Supply chain attacks are all the rage these days. While they’re not a new part of the threat landscape, they are growing in popularity among more sophisticated threat actors, and they can create significant system-wide disruption, expense, and loss of confidence across multiple organizations, sectors, or regions. The compromise of Codecov’s Bash Uploader script is one of the latest such attacks. While much is still unknown about the full impact of this incident on organizations around the world, it’s been another wake up call for the world that cybersecurity problems are getting more complex by the day.

This blog post is meant to provide the security community with defensive knowledge and techniques to protect against supply chain attacks involving continuous integration (CI) systems, such as Jenkins, Bamboo, etc., and version control systems, such as GitHub, GitLab, etc. It covers prevention techniques — for software suppliers and consumers — as well as detection and response techniques in the form of a playbook.

It has been co-developed by our Information Security, Security Research, and Managed Detection & Response teams. We believe one of the best ways for organizations to close their security achievement gap and outpace attackers is by openly sharing knowledge about ever-evolving security best practices.

Defending CI systems and source code repositories from similar supply chain attacks

Below are some of the security best practices defenders can use to prevent, detect, and respond to incidents like the Codecov compromise.

Figure 1: High-level overview of known Codecov supply chain compromise stages

Prevention techniques

Provide and perform integrity checks for executable code

If you're a software consumer

Use collision-resistant checksum hashes, such as with SHA-256 and SHA-512, provided by your vendor to validate checksums for all executable files or code they provide. Likewise, verify digital signatures for all executable files or code they provide.

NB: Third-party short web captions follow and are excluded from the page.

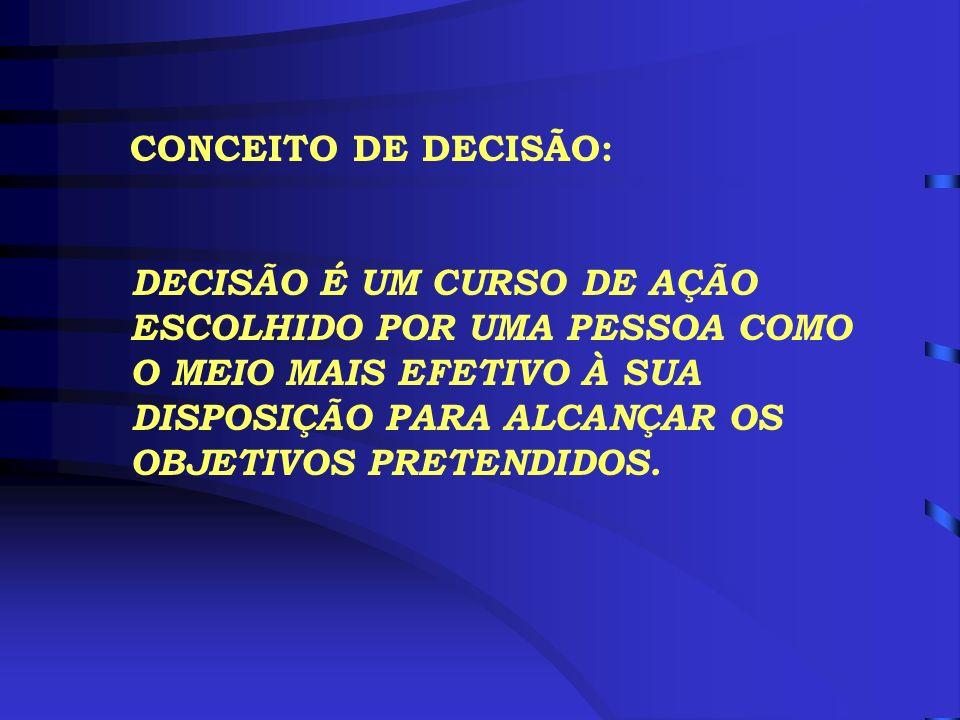 CARACTERÍSTICAS DO PROCESSO DE TOMADA DE DECISÃO 4 O PROCESSO DE TOMADA DE DECISÃO É SEQÜENCIAL 4 É UM PROCESSO COMPLEXO 4 IMPLICA VALORES SUBJETIVOS 4 É DESENVOLVIDO EM AMBIENTE INSTITUCIONAL COM REGRAS MAIS OU MENOS DEFINIDAS 4 O PROCESSO DE TOMADA DE DECISÃO É SEQÜENCIAL 4 É UM PROCESSO COMPLEXO 4 IMPLICA VALORES SUBJETIVOS 4 É DESENVOLVIDO EM AMBIENTE INSTITUCIONAL COM REGRAS MAIS OU MENOS DEFINIDAS SINTOMAS IDENTIFICAÇÃO DO PROBLEMA PROCESSO DE TOMADA DE DECISÃO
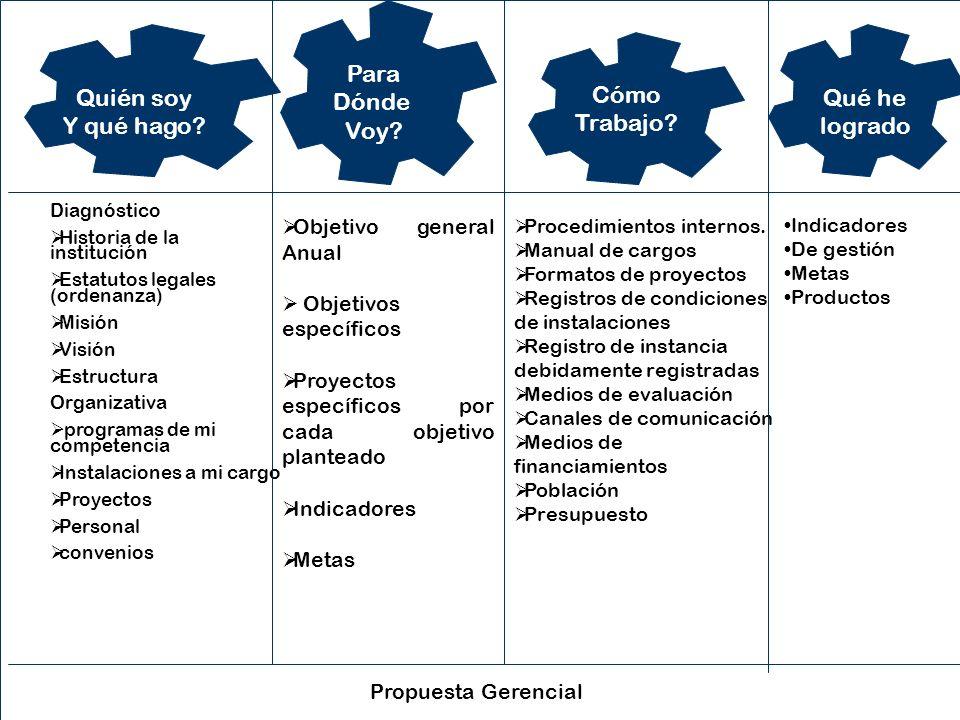 1.La planificación como fase del proceso Administrativo (Pienso, luego existo).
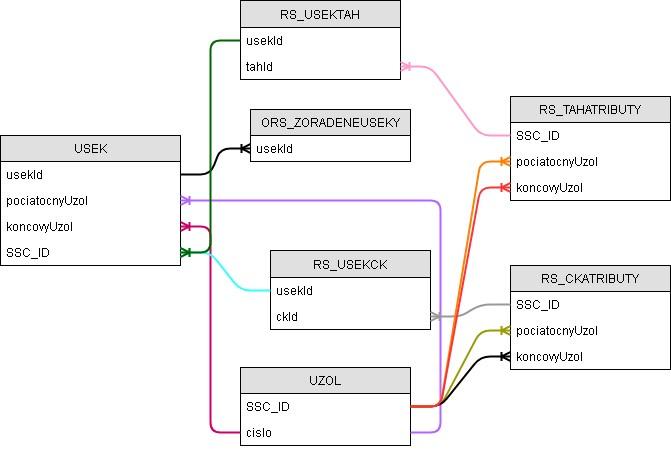 Relačný model dátových entít v MCS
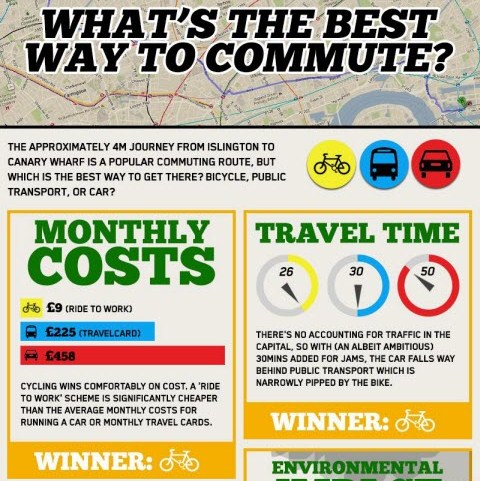 what's the best way to commute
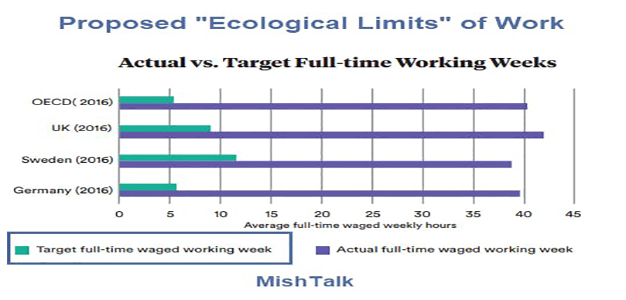 Proposed_Ecological_Limits-_of_Work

If either of these integrity checks fail, notify your vendor ASAP as this could be a sign of compromised code.

If you're a software supplier

Provide collision-resistant hashes, such as with SHA-256 and SHA-512, and store checksums out-of-band from their corresponding files (i.e. make it so that an attacker has to successfully carry out two attacks to compromise your code: one against the system hosting your checksum data and another against your content delivery systems). Provide users with easy-to-use instructions, including sample code, for performing checksum validation.

Additionally, digitally sign all executable code using tamper-resistant code signing frameworks such as in-toto and secure software update frameworks such as The Update Framework (TUF) (see DataDog’s blog post about using these tools for reference). Simply signing code with a private key is insufficient since attackers have demonstrated ways to compromise static signing keys stored on servers to forge authentic digital signatures.

Relevant for the following Codecov compromise attack stages:

  • Customers’ CI jobs dynamically load Bash Uploader

Version control third-party software components

Store and load local copies of third-party components in a version control system to track changes over time. Only update them after comparing code differences between versions, performing checksum validation, and authenticating digital signatures.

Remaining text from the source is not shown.